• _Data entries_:
=-=-=

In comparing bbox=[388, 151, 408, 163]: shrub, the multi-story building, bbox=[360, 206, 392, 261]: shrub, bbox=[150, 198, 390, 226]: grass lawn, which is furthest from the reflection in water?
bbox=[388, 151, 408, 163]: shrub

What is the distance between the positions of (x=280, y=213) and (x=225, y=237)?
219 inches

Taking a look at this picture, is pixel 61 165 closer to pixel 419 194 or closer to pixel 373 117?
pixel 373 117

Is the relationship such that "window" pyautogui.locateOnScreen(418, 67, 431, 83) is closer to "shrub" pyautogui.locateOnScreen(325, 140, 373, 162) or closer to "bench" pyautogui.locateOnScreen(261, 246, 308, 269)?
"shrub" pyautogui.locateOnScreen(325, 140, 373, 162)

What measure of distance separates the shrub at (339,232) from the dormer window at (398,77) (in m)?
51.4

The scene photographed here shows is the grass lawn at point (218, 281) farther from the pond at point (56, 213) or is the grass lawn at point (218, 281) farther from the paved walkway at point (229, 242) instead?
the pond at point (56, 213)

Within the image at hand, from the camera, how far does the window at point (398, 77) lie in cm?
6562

=-=-=

• _TASK INSTRUCTIONS_: Copy the rows above word for word.

• _SOLVED EXERCISE_:
In comparing bbox=[388, 151, 408, 163]: shrub, the multi-story building, bbox=[360, 206, 392, 261]: shrub, bbox=[150, 198, 390, 226]: grass lawn, which is furthest from the reflection in water?
bbox=[388, 151, 408, 163]: shrub

What is the distance between the positions of (x=280, y=213) and (x=225, y=237)?
219 inches

Taking a look at this picture, is pixel 61 165 closer to pixel 419 194 or closer to pixel 373 117?
pixel 373 117

Is the relationship such that "window" pyautogui.locateOnScreen(418, 67, 431, 83) is closer to "shrub" pyautogui.locateOnScreen(325, 140, 373, 162) or closer to "bench" pyautogui.locateOnScreen(261, 246, 308, 269)?
"shrub" pyautogui.locateOnScreen(325, 140, 373, 162)

What measure of distance separates the shrub at (339,232) from the dormer window at (398,77) (in m)?
51.4

The scene photographed here shows is the grass lawn at point (218, 281) farther from the pond at point (56, 213) or is the grass lawn at point (218, 281) farther from the paved walkway at point (229, 242) instead?
the pond at point (56, 213)

Within the image at hand, from the camera, how far does the window at point (398, 77) lie in cm?
6562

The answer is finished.